--- WORK TO BE COMPLETED ---
Restate the listing exactly.

--- SUPPLIED MATERIAL ---

********

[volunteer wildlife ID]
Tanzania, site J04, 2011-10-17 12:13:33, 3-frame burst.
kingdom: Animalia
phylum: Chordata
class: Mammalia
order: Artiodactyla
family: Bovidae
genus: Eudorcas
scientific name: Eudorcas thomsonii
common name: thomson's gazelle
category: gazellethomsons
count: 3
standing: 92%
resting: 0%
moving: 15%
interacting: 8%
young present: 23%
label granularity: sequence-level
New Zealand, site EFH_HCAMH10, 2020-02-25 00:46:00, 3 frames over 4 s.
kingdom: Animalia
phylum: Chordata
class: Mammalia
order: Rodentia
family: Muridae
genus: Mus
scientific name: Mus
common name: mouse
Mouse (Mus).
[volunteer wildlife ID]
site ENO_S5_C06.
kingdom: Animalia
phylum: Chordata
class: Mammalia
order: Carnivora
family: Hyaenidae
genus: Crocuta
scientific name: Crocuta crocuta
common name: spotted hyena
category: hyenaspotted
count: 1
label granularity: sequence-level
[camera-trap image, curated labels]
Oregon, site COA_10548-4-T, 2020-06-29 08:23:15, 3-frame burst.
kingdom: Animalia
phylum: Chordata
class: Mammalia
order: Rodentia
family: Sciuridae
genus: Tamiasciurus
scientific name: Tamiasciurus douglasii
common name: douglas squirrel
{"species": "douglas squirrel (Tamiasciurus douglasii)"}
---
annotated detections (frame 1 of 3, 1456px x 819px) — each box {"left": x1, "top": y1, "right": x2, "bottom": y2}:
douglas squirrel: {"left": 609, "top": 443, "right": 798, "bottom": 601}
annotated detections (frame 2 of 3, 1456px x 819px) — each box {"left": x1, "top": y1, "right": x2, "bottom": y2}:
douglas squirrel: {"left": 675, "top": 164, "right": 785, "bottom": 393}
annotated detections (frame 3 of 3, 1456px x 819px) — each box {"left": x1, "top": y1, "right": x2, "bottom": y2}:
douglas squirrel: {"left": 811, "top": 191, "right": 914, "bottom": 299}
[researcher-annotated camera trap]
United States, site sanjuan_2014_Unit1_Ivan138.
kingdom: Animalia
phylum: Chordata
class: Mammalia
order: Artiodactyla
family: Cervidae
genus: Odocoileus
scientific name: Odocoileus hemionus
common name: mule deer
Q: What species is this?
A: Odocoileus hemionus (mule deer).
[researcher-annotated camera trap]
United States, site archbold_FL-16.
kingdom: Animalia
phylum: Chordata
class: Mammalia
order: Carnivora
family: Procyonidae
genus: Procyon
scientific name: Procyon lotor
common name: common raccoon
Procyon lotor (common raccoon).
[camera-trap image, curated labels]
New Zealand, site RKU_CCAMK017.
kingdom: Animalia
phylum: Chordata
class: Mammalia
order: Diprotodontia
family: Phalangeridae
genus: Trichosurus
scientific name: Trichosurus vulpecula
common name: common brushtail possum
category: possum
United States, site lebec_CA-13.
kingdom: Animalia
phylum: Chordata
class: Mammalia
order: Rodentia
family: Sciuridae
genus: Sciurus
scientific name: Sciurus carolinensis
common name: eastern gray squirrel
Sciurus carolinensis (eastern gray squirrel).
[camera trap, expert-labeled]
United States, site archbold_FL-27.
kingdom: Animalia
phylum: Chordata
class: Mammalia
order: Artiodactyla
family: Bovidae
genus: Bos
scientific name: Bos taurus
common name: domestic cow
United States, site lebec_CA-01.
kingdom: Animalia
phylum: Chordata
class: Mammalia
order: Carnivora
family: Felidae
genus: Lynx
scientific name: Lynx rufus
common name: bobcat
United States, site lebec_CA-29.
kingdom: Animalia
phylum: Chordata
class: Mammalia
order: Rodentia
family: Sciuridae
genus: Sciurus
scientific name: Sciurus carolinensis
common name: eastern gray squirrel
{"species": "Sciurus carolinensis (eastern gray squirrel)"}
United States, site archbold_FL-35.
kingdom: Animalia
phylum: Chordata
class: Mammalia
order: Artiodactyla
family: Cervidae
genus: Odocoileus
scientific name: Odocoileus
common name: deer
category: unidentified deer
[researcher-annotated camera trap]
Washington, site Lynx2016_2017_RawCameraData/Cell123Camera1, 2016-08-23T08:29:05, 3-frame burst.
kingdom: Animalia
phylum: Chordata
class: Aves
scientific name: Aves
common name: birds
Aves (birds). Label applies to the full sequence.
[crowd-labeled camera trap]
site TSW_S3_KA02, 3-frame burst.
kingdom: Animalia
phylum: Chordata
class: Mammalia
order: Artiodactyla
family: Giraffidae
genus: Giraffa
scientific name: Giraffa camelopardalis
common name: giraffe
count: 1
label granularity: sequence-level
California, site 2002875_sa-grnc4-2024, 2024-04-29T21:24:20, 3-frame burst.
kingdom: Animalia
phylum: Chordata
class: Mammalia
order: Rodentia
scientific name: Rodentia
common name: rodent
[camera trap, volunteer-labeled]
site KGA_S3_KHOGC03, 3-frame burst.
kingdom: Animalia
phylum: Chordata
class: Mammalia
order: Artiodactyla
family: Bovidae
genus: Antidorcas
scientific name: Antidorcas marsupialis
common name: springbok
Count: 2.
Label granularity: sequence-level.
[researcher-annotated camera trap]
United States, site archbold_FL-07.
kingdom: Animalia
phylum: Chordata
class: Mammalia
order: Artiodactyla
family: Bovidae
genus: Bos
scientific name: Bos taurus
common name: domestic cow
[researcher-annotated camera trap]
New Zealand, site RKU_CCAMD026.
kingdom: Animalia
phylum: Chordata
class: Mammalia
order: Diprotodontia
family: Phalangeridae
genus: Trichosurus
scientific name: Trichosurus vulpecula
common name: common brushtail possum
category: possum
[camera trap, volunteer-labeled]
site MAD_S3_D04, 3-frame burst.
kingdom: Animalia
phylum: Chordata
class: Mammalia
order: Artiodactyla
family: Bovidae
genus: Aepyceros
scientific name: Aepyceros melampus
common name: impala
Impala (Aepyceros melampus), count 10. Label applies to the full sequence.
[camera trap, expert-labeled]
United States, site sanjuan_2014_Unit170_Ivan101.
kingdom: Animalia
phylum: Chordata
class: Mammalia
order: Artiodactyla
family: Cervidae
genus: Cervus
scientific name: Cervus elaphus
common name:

********

--- ANSWER TO THIS PROBLEM ---
[volunteer wildlife ID]
Tanzania, site J04, 2011-10-17 12:13:33, 3-frame burst.
kingdom: Animalia
phylum: Chordata
class: Mammalia
order: Artiodactyla
family: Bovidae
genus: Eudorcas
scientific name: Eudorcas thomsonii
common name: thomson's gazelle
category: gazellethomsons
count: 3
standing: 92%
resting: 0%
moving: 15%
interacting: 8%
young present: 23%
label granularity: sequence-level
New Zealand, site EFH_HCAMH10, 2020-02-25 00:46:00, 3 frames over 4 s.
kingdom: Animalia
phylum: Chordata
class: Mammalia
order: Rodentia
family: Muridae
genus: Mus
scientific name: Mus
common name: mouse
Mouse (Mus).
[volunteer wildlife ID]
site ENO_S5_C06.
kingdom: Animalia
phylum: Chordata
class: Mammalia
order: Carnivora
family: Hyaenidae
genus: Crocuta
scientific name: Crocuta crocuta
common name: spotted hyena
category: hyenaspotted
count: 1
label granularity: sequence-level
[camera-trap image, curated labels]
Oregon, site COA_10548-4-T, 2020-06-29 08:23:15, 3-frame burst.
kingdom: Animalia
phylum: Chordata
class: Mammalia
order: Rodentia
family: Sciuridae
genus: Tamiasciurus
scientific name: Tamiasciurus douglasii
common name: douglas squirrel
{"species": "douglas squirrel (Tamiasciurus douglasii)"}
---
annotated detections (frame 1 of 3, 1456px x 819px) — each box {"left": x1, "top": y1, "right": x2, "bottom": y2}:
douglas squirrel: {"left": 609, "top": 443, "right": 798, "bottom": 601}
annotated detections (frame 2 of 3, 1456px x 819px) — each box {"left": x1, "top": y1, "right": x2, "bottom": y2}:
douglas squirrel: {"left": 675, "top": 164, "right": 785, "bottom": 393}
annotated detections (frame 3 of 3, 1456px x 819px) — each box {"left": x1, "top": y1, "right": x2, "bottom": y2}:
douglas squirrel: {"left": 811, "top": 191, "right": 914, "bottom": 299}
[researcher-annotated camera trap]
United States, site sanjuan_2014_Unit1_Ivan138.
kingdom: Animalia
phylum: Chordata
class: Mammalia
order: Artiodactyla
family: Cervidae
genus: Odocoileus
scientific name: Odocoileus hemionus
common name: mule deer
Q: What species is this?
A: Odocoileus hemionus (mule deer).
[researcher-annotated camera trap]
United States, site archbold_FL-16.
kingdom: Animalia
phylum: Chordata
class: Mammalia
order: Carnivora
family: Procyonidae
genus: Procyon
scientific name: Procyon lotor
common name: common raccoon
Procyon lotor (common raccoon).
[camera-trap image, curated labels]
New Zealand, site RKU_CCAMK017.
kingdom: Animalia
phylum: Chordata
class: Mammalia
order: Diprotodontia
family: Phalangeridae
genus: Trichosurus
scientific name: Trichosurus vulpecula
common name: common brushtail possum
category: possum
United States, site lebec_CA-13.
kingdom: Animalia
phylum: Chordata
class: Mammalia
order: Rodentia
family: Sciuridae
genus: Sciurus
scientific name: Sciurus carolinensis
common name: eastern gray squirrel
Sciurus carolinensis (eastern gray squirrel).
[camera trap, expert-labeled]
United States, site archbold_FL-27.
kingdom: Animalia
phylum: Chordata
class: Mammalia
order: Artiodactyla
family: Bovidae
genus: Bos
scientific name: Bos taurus
common name: domestic cow
United States, site lebec_CA-01.
kingdom: Animalia
phylum: Chordata
class: Mammalia
order: Carnivora
family: Felidae
genus: Lynx
scientific name: Lynx rufus
common name: bobcat
United States, site lebec_CA-29.
kingdom: Animalia
phylum: Chordata
class: Mammalia
order: Rodentia
family: Sciuridae
genus: Sciurus
scientific name: Sciurus carolinensis
common name: eastern gray squirrel
{"species": "Sciurus carolinensis (eastern gray squirrel)"}
United States, site archbold_FL-35.
kingdom: Animalia
phylum: Chordata
class: Mammalia
order: Artiodactyla
family: Cervidae
genus: Odocoileus
scientific name: Odocoileus
common name: deer
category: unidentified deer
[researcher-annotated camera trap]
Washington, site Lynx2016_2017_RawCameraData/Cell123Camera1, 2016-08-23T08:29:05, 3-frame burst.
kingdom: Animalia
phylum: Chordata
class: Aves
scientific name: Aves
common name: birds
Aves (birds). Label applies to the full sequence.
[crowd-labeled camera trap]
site TSW_S3_KA02, 3-frame burst.
kingdom: Animalia
phylum: Chordata
class: Mammalia
order: Artiodactyla
family: Giraffidae
genus: Giraffa
scientific name: Giraffa camelopardalis
common name: giraffe
count: 1
label granularity: sequence-level
California, site 2002875_sa-grnc4-2024, 2024-04-29T21:24:20, 3-frame burst.
kingdom: Animalia
phylum: Chordata
class: Mammalia
order: Rodentia
scientific name: Rodentia
common name: rodent
[camera trap, volunteer-labeled]
site KGA_S3_KHOGC03, 3-frame burst.
kingdom: Animalia
phylum: Chordata
class: Mammalia
order: Artiodactyla
family: Bovidae
genus: Antidorcas
scientific name: Antidorcas marsupialis
common name: springbok
Count: 2.
Label granularity: sequence-level.
[researcher-annotated camera trap]
United States, site archbold_FL-07.
kingdom: Animalia
phylum: Chordata
class: Mammalia
order: Artiodactyla
family: Bovidae
genus: Bos
scientific name: Bos taurus
common name: domestic cow
[researcher-annotated camera trap]
New Zealand, site RKU_CCAMD026.
kingdom: Animalia
phylum: Chordata
class: Mammalia
order: Diprotodontia
family: Phalangeridae
genus: Trichosurus
scientific name: Trichosurus vulpecula
common name: common brushtail possum
category: possum
[camera trap, volunteer-labeled]
site MAD_S3_D04, 3-frame burst.
kingdom: Animalia
phylum: Chordata
class: Mammalia
order: Artiodactyla
family: Bovidae
genus: Aepyceros
scientific name: Aepyceros melampus
common name: impala
Impala (Aepyceros melampus), count 10. Label applies to the full sequence.
[camera trap, expert-labeled]
United States, site sanjuan_2014_Unit170_Ivan101.
kingdom: Animalia
phylum: Chordata
class: Mammalia
order: Artiodactyla
family: Cervidae
genus: Cervus
scientific name: Cervus elaphus
common name:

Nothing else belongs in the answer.